Mercredi 2 octobre, Bruno Retailleau a également annoncé des «accords de sécurité bilatéraux» avec les pays d’où viennent les migrants, pour que ces derniers puissent y être expulsés. En réalité, un seul mémorandum d’entente diplomatique a été signé, avec la RDC, et depuis 2022 déjà. Les accords concernant le Rwanda et le Burundi sont toujours «en cours de rédaction». Et rien en vue avec la Somalie et l’Ethiopie.
450 places d’hébergements supplémentaires
Si la France peine à exécuter les OQTF des migrants africains en situation irrégulière, elle a également bien du mal à gérer la situation de ceux qui viennent d’arriver à Mayotte. De par la loi, dès lors qu’ils déposent une demande d’asile, ces derniers doivent bénéficier d’un hébergement d’urgence. Mais seulement 450 places leur sont réservées sur le département, la majorité se retrouve donc à la rue. En début d’année, ces exilés avaient établi un camp de fortune sur un stade de Mamoudzou, le chef-lieu, provoquant la colère des habitants de l’île. Le squat avait été démantelé et plus de 300 migrants avaient bénéficié de «vols groupés» d’une tout autre nature : l’Etat français avait financé leur voyage vers la métropole, la destination que ces migrants rêvent d’atteindre.
Aujourd’hui, la France ne veut plus mettre la main à la poche et demande aux candidats en règle de payer leur vol pour Paris. Soit environ 1 000 euros. Jacques Guma Kipuya et sa compagne, Antoinette Mukandilwa, arrivés du Congo il y a quatre ans déjà, n’en ont pas les moyens. «On a réussi à économiser 2 000 euros, or on a trois enfants, soit 5 000 euros à débourser», se désole dans un excellent français l’ancien prof d’anglais. Le Congolais a travaillé dans une agence de voyages mahoraise, en tant que guide pour des croisiéristes, alors qu’Antoinette gagne quelques euros en coiffant ici ou là… Ils s’en sortent surtout grâce au soutien de l’association Coallia, qui les loge et les nourrit dans un de ses centres. Ils sont hébergés depuis plus de six mois, bien au-delà de la limite réglementaire en vigueur. Heureusement pour le couple, «la préfecture a demandé à toutes les associations qui disposent de logements de geler les sorties», témoigne Gilles Foucaud, directeur de Solidarités Mayotte. Le but est d’éviter que de nouveaux camps informels ne se reforment si les bénéficiaires n’ont plus de toit.
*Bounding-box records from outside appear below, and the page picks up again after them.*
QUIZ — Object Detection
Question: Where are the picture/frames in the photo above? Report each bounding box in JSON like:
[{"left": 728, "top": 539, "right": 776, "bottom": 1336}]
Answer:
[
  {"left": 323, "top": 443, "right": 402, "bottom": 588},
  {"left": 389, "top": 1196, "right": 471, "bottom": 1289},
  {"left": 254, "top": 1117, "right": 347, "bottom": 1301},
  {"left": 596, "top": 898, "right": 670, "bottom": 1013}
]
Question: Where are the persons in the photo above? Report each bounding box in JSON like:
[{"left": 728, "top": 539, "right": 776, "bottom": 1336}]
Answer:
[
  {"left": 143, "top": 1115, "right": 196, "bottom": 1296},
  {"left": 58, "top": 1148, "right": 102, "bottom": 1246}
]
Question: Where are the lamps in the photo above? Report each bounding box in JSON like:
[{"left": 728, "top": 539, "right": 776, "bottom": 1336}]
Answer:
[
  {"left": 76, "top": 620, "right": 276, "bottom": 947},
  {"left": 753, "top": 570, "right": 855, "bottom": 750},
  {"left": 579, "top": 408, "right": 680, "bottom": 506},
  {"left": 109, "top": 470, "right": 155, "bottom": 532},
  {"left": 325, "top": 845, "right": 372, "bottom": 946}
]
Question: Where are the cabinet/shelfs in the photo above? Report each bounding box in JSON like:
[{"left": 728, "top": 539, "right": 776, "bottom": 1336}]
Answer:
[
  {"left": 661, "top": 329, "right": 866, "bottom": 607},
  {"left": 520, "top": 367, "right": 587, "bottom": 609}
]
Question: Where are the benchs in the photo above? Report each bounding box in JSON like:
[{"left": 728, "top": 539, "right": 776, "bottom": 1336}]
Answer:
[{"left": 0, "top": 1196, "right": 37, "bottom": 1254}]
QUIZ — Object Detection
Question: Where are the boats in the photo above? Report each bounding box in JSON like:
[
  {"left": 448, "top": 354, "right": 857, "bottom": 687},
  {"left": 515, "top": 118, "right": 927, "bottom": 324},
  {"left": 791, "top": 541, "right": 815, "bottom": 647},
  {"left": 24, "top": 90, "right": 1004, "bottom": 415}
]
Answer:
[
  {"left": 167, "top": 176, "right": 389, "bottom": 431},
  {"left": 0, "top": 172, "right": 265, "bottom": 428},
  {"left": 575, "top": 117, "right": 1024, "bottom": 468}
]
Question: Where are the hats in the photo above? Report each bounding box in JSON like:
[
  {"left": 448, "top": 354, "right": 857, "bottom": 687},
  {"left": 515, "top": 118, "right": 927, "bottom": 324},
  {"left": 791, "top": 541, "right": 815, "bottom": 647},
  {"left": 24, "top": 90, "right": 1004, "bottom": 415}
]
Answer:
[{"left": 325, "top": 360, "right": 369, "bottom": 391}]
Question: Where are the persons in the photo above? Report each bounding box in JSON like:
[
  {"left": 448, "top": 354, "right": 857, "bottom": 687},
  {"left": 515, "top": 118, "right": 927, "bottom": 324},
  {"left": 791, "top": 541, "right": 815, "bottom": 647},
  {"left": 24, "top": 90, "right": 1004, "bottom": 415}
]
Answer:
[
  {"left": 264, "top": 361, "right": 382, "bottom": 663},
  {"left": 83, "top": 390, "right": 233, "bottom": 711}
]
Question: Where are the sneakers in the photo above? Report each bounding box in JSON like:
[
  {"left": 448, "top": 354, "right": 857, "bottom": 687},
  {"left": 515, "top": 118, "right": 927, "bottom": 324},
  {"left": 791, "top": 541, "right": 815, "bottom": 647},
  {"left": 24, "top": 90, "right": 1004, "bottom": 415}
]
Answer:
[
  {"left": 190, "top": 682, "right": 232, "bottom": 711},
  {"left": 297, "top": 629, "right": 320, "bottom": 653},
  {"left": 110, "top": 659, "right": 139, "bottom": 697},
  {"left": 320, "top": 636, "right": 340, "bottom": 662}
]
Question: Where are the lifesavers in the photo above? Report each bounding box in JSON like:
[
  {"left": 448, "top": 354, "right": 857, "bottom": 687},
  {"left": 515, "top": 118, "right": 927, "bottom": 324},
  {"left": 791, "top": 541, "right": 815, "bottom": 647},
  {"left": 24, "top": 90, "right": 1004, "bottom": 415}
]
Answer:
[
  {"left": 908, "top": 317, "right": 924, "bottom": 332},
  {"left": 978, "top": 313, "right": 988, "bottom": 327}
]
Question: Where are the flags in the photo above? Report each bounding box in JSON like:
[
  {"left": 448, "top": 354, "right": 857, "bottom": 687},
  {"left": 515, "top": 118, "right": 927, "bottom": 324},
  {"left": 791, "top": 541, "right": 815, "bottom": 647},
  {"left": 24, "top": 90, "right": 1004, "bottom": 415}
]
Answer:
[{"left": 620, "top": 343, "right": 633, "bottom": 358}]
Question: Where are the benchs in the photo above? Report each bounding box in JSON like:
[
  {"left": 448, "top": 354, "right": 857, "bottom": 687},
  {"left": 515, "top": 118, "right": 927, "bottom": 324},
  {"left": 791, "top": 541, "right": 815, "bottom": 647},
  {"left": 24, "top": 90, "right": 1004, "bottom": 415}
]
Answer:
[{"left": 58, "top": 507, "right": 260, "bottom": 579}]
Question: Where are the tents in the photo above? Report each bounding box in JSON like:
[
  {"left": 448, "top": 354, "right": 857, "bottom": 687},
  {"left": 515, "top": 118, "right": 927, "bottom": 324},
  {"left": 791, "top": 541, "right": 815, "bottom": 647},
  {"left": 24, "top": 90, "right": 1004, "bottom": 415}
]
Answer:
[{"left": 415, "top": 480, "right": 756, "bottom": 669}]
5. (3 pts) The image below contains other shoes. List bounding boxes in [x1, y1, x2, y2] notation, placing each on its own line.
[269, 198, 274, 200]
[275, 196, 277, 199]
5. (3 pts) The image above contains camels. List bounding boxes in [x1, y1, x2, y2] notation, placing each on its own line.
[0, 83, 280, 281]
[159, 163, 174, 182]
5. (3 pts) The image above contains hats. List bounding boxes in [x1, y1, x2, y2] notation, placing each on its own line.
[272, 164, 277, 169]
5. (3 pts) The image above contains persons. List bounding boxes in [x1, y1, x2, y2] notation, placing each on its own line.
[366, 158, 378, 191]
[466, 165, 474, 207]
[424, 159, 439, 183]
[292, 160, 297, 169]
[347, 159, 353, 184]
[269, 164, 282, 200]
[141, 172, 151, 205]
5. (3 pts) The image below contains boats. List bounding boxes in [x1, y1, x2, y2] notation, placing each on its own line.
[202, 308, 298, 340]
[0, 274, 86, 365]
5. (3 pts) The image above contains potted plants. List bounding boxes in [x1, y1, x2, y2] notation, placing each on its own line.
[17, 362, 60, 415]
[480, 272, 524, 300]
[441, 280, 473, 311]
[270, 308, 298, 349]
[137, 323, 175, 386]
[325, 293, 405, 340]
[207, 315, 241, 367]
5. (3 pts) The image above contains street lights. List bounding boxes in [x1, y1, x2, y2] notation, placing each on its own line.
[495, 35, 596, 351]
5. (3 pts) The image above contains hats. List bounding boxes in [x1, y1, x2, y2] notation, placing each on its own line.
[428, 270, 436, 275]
Las, les demandeurs qui ont droit à un logement doivent du coup patienter, dehors… L’Etat vient certes de financer 450 places d’hébergements supplémentaires, qui seront gérés par les associations Mlézi Maoré, Coallia et Acfav. Toujours insuffisant, déplore un responsable, évoquant «une gestion sociopolitique du moment».